What is a Biotope?

A biotope is a geographical region that has a uniform biological environment that contains a specific community of plants and animals.  The concept is similar to that of a habit, which is a natural environment in which a specific plant or animal species exists.  So the main difference is that a biotope by definition contains a community rather than just one species.  Biotopes also do not have to be naturally occurring.
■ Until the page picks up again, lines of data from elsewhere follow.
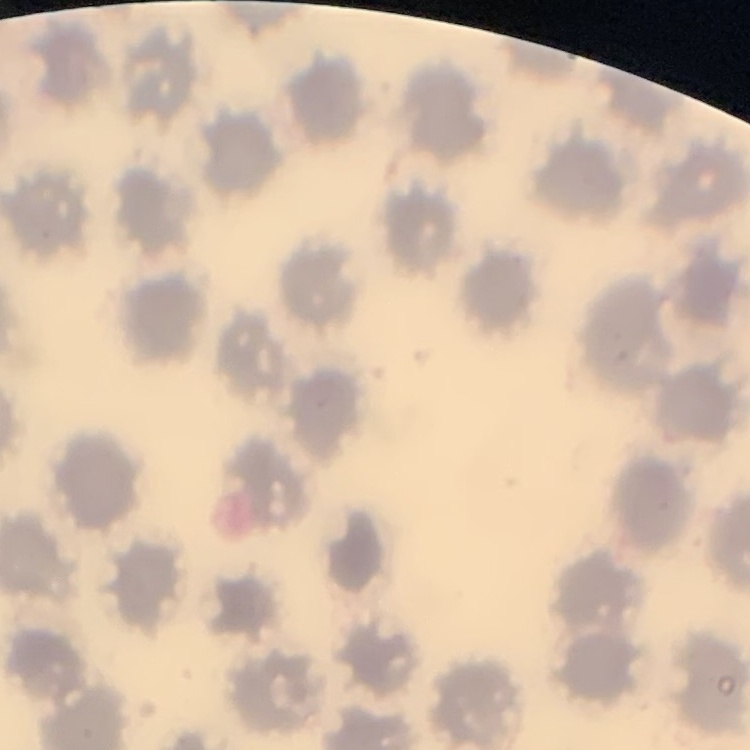
Summary:
  - Erythrocyte morphology: no rouleaux formation
  - Stain: Field's or Giemsa
  - Preparation: thin blood smear
  - Image type: square crop of a larger photomicrograph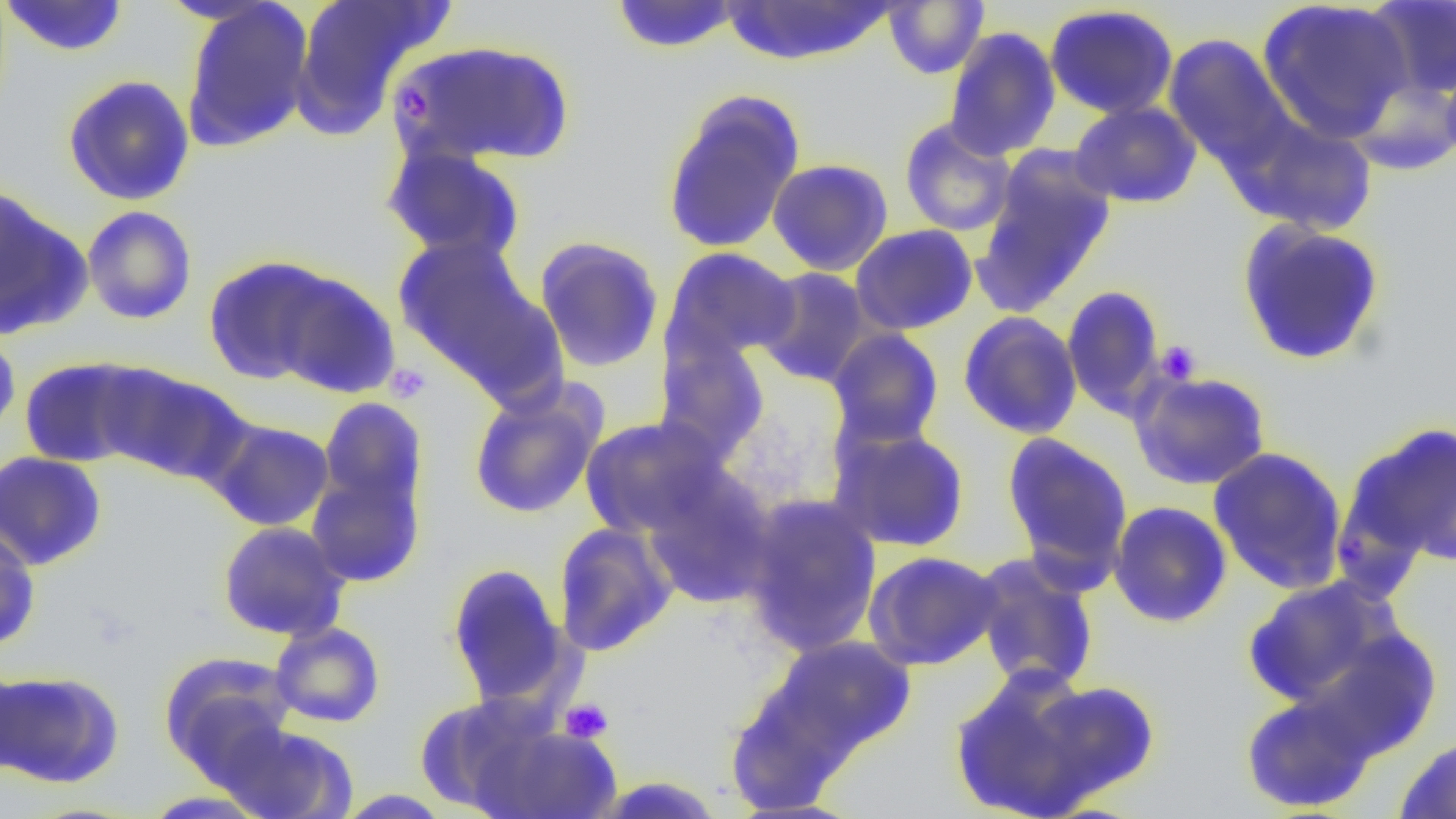
slide-level diagnosis = negative for blood parasites
image size = 1456×819 pixels
field of view = single
magnification = 1000x
preparation = thin blood film
modality = optical microscopy
platelet locations = approximate bounding boxes as (x1, y1, x2, y2) in pixels: (392, 83, 437, 124), (1156, 340, 1203, 384), (385, 363, 431, 403), (560, 698, 613, 742)
uninfected red blood cell locations = approximate bounding boxes as (x1, y1, x2, y2) in pixels: (289, 0, 452, 138), (719, 0, 898, 68), (1257, 0, 1414, 142), (1365, 0, 1456, 101), (1, 1, 130, 58), (179, 1, 315, 154), (609, 1, 744, 53), (883, 1, 989, 79), (1043, 4, 1180, 120), (943, 26, 1061, 161), (1163, 33, 1294, 171), (390, 39, 575, 167), (1440, 54, 1456, 169), (62, 75, 195, 206), (1347, 76, 1455, 177), (660, 90, 806, 256), (1069, 101, 1202, 209), (1234, 114, 1378, 236), (899, 117, 1017, 237), (382, 143, 526, 264), (973, 148, 1117, 315), (767, 158, 894, 276), (0, 187, 90, 339), (81, 205, 197, 325), (1236, 219, 1386, 366), (850, 224, 978, 335), (392, 235, 549, 388), (534, 235, 665, 374), (662, 247, 800, 365), (203, 255, 339, 385), (756, 267, 874, 387), (268, 268, 401, 400), (1061, 284, 1167, 420), (958, 310, 1083, 440), (826, 327, 945, 447), (0, 330, 21, 441), (654, 336, 770, 463), (18, 356, 153, 469), (100, 365, 250, 486), (1130, 371, 1272, 490), (468, 384, 606, 520), (318, 398, 427, 515), (579, 415, 727, 539), (206, 418, 336, 531), (1339, 423, 1456, 575), (829, 425, 970, 553), (1001, 432, 1134, 583), (1207, 446, 1349, 594), (0, 450, 108, 571), (307, 465, 426, 588), (642, 473, 776, 610), (740, 494, 883, 657), (1108, 501, 1233, 628), (217, 520, 350, 642), (552, 521, 678, 657), (0, 525, 41, 651), (863, 550, 1003, 671), (969, 552, 1101, 694), (445, 561, 570, 709), (1243, 576, 1402, 708), (270, 621, 385, 727), (762, 636, 918, 763), (160, 650, 298, 780), (0, 663, 29, 779), (946, 664, 1117, 818), (0, 669, 123, 787), (1019, 676, 1162, 808), (1240, 688, 1377, 814), (415, 694, 556, 814), (471, 720, 623, 818), (217, 721, 359, 819), (1394, 735, 1456, 818), (138, 790, 272, 818), (333, 790, 453, 818)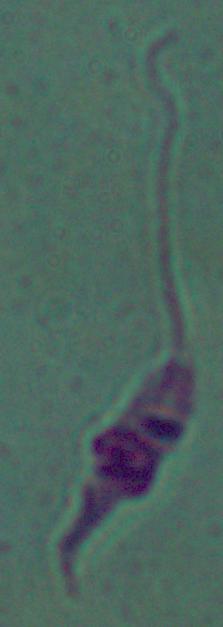
magnification = 1000x
identification = Leishmania
modality = photomicrograph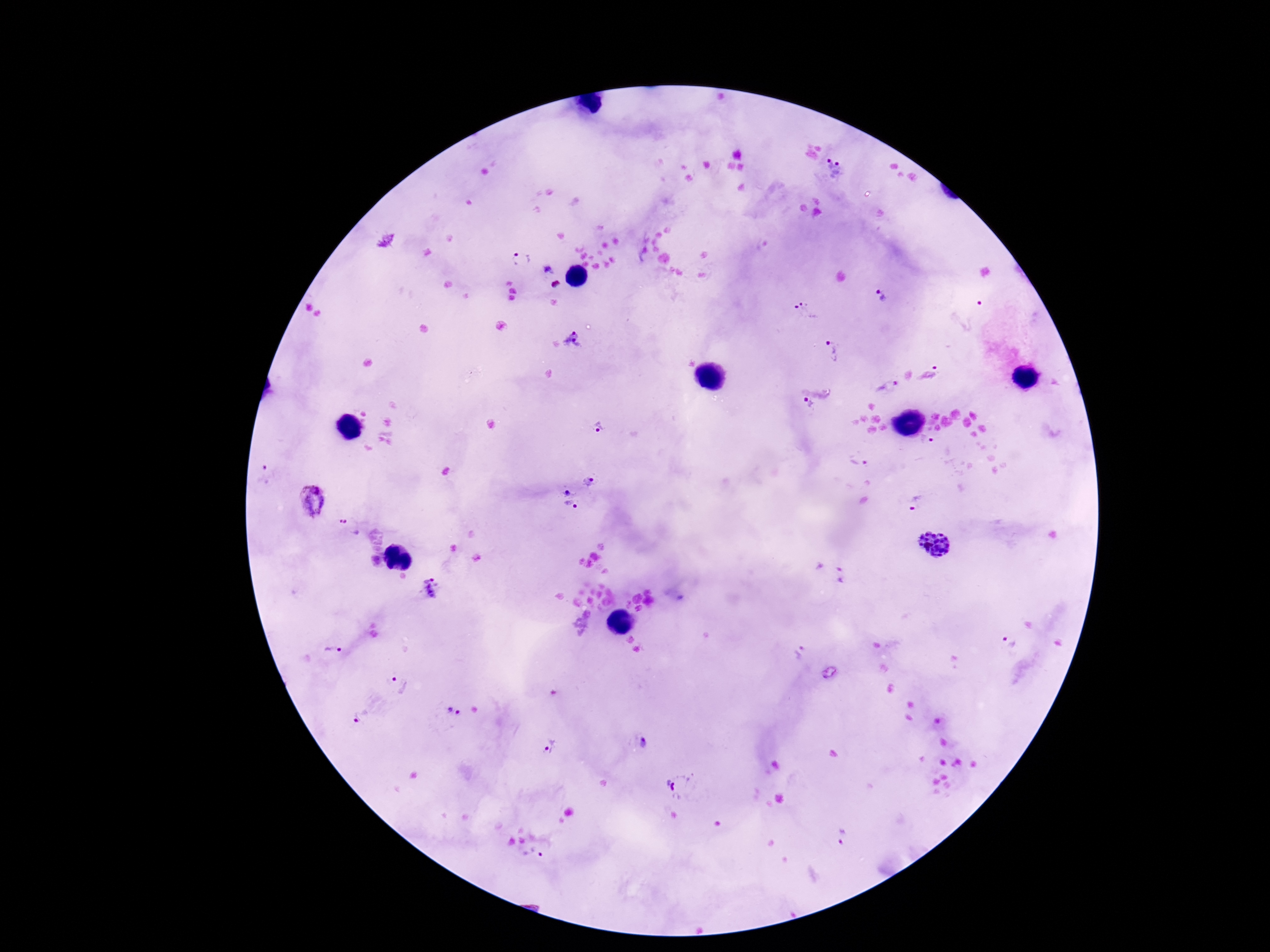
Within tropical fishkeeping, we can recreate an environment where a community of fish and plants would exist in the wild.  Although the majority of fish in the aquarium trade are bred in captivity, there are still advantages in recreating as natural environment as possible which not only contains the same water chemistry, temperature and make-up that its ancestors would have encountered but also the same flora and fauna that the particular fish has evolved to deal with and enable it to exhibit behaviors close to those it would exhibit in nature.

Not only is a biotope favourable for the fish but in my opinion it is also an interesting project for the fishkeeper.  Researching the natural environments of the fish is an interesting hobby and attempting to recreate these habitats is a fun challenge.

In this website I will attempt to identify some of the main biotopes in Malaysia, identify which fish would both live in those biotopes and not get predated by the other fish, and give some ideas of which plants, substrates, leaves etc can be used to recreate the natural look and feel of that particular biotope.  I will also give some ideas of how to care for those fish and provide some background information on each of the species used.